Depuis début septembre, Daniel Lagneaux a pris les rênes de l’Institut français 
du cheval et de l’équitation (IFCE) de Montier-en-Der. Il remplace 
Christian Haessler – muté à la tête du service régional de l’alimentation 
du Grand-Est – et aura la tâche d’étudier les perspectives d’évolution du site.


Le Journal de la Haute-Marne : Pouvez-vous vous présenter en quelques lignes ?
Daniel Ligneaux : Je suis ingénieur de formation. J’ai été chercheur à l’Inra (Institut national de la recherche agronomique) pendant 17 ans, où j’ai travaillé sur la reproduction du cheval. J’ai été recruté aux haras nationaux en 1984 et j’ai déjà assuré la direction du site de Strasbourg. Aujourd’hui, je suis le directeur territorial de l’IFCE en Franche-Comté, en charge de l’organisation du territoire et de l’animation du personnel. Suite au départ de Christian Haessler, j’assure également l’intérim de la direction de l’IFCE du Grand-Est, avec les trois régions et deux sites IFCE : celui de Rosières-aux-Salines (près de Nancy) et le pôle dervois. Mon champ d’action va donc du sud de la Bourgogne, jusqu’aux Ardennes. J’ai déjà eu l’occasion de venir à Montier, je reviens donc en terrain connu, avec des gens que j’apprécie.
JHM : Comment connaissiez-vous le site de Montier ?

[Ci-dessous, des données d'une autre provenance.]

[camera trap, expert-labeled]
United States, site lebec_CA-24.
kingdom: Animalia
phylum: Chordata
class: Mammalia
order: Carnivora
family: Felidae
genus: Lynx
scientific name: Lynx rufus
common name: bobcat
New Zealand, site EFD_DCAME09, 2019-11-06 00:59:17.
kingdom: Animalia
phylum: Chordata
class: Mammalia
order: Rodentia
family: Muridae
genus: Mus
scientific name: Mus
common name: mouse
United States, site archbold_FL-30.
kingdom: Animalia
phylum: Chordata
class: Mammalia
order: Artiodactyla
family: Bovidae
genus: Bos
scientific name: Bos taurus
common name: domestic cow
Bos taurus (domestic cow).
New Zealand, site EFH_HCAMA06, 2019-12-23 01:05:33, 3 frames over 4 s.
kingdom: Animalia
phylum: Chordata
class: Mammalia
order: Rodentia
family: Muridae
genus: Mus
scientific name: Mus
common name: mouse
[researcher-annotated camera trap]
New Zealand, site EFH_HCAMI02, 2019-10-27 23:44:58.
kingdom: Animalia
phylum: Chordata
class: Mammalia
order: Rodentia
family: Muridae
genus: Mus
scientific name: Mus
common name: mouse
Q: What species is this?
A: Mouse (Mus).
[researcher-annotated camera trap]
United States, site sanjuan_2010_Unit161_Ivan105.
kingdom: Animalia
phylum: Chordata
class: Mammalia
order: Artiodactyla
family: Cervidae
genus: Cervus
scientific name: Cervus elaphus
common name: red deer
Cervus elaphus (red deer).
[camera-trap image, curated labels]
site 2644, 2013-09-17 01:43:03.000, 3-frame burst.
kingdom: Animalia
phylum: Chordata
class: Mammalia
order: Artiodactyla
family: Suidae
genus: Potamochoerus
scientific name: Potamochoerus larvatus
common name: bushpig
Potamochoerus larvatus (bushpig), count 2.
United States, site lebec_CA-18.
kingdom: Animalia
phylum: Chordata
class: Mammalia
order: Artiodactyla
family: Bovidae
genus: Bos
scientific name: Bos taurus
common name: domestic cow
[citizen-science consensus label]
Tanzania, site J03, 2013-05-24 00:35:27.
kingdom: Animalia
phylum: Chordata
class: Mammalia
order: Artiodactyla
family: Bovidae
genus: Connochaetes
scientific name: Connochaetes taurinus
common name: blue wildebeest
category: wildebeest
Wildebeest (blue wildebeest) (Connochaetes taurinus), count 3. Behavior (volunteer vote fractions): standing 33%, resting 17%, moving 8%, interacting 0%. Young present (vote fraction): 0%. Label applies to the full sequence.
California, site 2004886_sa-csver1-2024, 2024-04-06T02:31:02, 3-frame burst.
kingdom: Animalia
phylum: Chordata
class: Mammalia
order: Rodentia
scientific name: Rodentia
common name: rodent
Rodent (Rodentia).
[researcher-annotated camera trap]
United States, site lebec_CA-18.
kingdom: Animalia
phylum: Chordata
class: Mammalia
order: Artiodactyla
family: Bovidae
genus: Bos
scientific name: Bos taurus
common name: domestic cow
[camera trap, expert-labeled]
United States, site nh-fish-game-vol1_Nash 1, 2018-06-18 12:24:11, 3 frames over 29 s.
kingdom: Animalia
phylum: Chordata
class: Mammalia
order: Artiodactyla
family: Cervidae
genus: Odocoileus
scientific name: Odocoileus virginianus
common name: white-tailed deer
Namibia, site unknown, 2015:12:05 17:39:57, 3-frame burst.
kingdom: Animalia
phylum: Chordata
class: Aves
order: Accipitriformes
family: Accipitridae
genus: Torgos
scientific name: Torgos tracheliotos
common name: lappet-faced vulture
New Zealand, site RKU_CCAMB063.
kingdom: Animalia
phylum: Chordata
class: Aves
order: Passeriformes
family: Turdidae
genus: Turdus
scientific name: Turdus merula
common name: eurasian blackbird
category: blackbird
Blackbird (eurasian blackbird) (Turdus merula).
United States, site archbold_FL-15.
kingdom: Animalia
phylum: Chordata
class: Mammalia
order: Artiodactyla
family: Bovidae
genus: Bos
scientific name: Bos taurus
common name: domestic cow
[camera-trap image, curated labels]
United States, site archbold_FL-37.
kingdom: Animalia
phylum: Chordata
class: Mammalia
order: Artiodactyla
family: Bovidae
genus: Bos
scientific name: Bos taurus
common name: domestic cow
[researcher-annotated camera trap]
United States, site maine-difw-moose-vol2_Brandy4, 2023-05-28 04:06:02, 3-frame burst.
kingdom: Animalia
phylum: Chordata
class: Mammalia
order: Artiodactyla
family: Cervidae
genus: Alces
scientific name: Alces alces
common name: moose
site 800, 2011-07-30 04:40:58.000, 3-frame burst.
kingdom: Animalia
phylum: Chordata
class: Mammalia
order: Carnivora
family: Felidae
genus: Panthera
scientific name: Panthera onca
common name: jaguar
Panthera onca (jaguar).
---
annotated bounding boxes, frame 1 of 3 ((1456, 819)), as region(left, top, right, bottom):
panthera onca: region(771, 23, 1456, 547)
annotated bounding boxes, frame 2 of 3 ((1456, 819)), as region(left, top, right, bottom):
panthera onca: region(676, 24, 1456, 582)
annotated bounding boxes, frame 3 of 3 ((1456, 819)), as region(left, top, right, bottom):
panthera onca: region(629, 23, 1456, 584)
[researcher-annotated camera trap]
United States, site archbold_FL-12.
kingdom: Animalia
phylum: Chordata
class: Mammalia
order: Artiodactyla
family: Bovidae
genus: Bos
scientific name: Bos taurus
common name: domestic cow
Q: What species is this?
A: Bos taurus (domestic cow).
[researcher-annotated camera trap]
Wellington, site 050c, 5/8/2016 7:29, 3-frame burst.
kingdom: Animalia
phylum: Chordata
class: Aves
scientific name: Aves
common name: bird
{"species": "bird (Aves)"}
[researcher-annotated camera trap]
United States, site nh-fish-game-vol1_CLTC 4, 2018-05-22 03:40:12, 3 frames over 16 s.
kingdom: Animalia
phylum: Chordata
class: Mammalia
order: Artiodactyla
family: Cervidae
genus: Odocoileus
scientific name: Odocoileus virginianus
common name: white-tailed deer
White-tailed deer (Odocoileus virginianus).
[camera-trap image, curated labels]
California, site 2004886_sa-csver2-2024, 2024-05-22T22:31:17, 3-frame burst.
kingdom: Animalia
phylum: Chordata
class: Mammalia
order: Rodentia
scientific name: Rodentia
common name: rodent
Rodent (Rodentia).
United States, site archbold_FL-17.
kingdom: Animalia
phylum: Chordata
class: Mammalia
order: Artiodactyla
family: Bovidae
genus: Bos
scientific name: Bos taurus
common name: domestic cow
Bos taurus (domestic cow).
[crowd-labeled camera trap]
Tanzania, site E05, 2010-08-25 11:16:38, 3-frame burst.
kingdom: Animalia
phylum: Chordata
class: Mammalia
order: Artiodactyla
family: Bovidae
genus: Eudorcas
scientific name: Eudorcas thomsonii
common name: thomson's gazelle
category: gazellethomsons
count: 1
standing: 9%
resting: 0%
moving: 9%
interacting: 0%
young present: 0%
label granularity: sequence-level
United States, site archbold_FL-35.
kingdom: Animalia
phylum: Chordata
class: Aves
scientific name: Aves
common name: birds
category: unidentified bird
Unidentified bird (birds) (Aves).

D. L. : Ma première venue remonte aux débuts des années 1990, lorsque le haras dervois s’était lancé dans l’expérimentation de la transplantation embryonnaire. C’est une technique de reproduction, qui consiste à transplanter les cellules de la jument donneuse dans la jument porteuse, pour permettre à la jument coureuse de continuer la compétition. C’est le principe d’une mère porteuse. Et Montier avait été le premier haras européen à utiliser cette technique.
JHM : Quelles sont vos missions à Montier ?
D. L. : Je vais assurer l’intérim de la direction, avant la nomination d’un titulaire. Le territoire a besoin d’une continuité. Le programme proposé par le haras sera décliné comme l’année dernière, avec des formations d’attelage et des formations à la carte. L’IFCE a un important savoir-faire équin. Nous sommes au service des professionnels et du grand public. Nous pouvons imaginer dispenser des formations aux métiers de bourrelier sellier, car nous avons un local et le matériel.
Et dès à présent, à Montier, nous allons maintenir une équipe réduite pour le contrôle sanitaire des chevaux. Car la tendance veut que les forces vives soient rapatriées sur Rosières-aux-Salines, qui a des infrastructures plus développées. Pour l’avenir du pôle, il ne faut pas oublier que nous sommes Grand-Est et que notre travail va dans ce sens. C’est Michel Auberin qui préside aux destins de la filière Grand-Est ; je le rencontre prochainement, je rencontre les décideurs de la nouvelle Région. Il y a des entités qui sont en train de se marier et il faut savoir où elles vont habiter. Pour imager, on pourrait formuler la question ainsi : faut-il une grande maison de ville, ou bien une petite maison de ville et une maison de campagne ?
JHM : Que vont devenir le personnel et les chevaux ?
D. L. : Les chevaux et le personnel restent à Montier jusqu’à septembre 2017. Les Lorrains se sont longtemps très appuyés sur le haras de Rosières-aux-Salines. Le devenir de Montier va dépendre de l’engagement de la filière et des collectivités. J’ai bien entendu les attentes de Jean-Jacques Bayer, maire de Montier. Il faut tenir compte de l’impact sociétal et économique de Montier. Le haras dervois a une tradition de cheval de trait et Rosières, de cheval de course. Avant de décider de l’avenir, nous avons besoin de prendre du recul.
Notre vocation reste d’accueillir des chevaux. Nous serons donc très attentifs aux propositions, si nous sommes sollicités pour accueillir des événements ou des infrastructures équestres. Quel que soit le destin, la mairie et la Codecom du Pays du Der auront leur mot à dire sur les projets et l’accueil des chevaux, étant donné que les locaux leur appartiennent.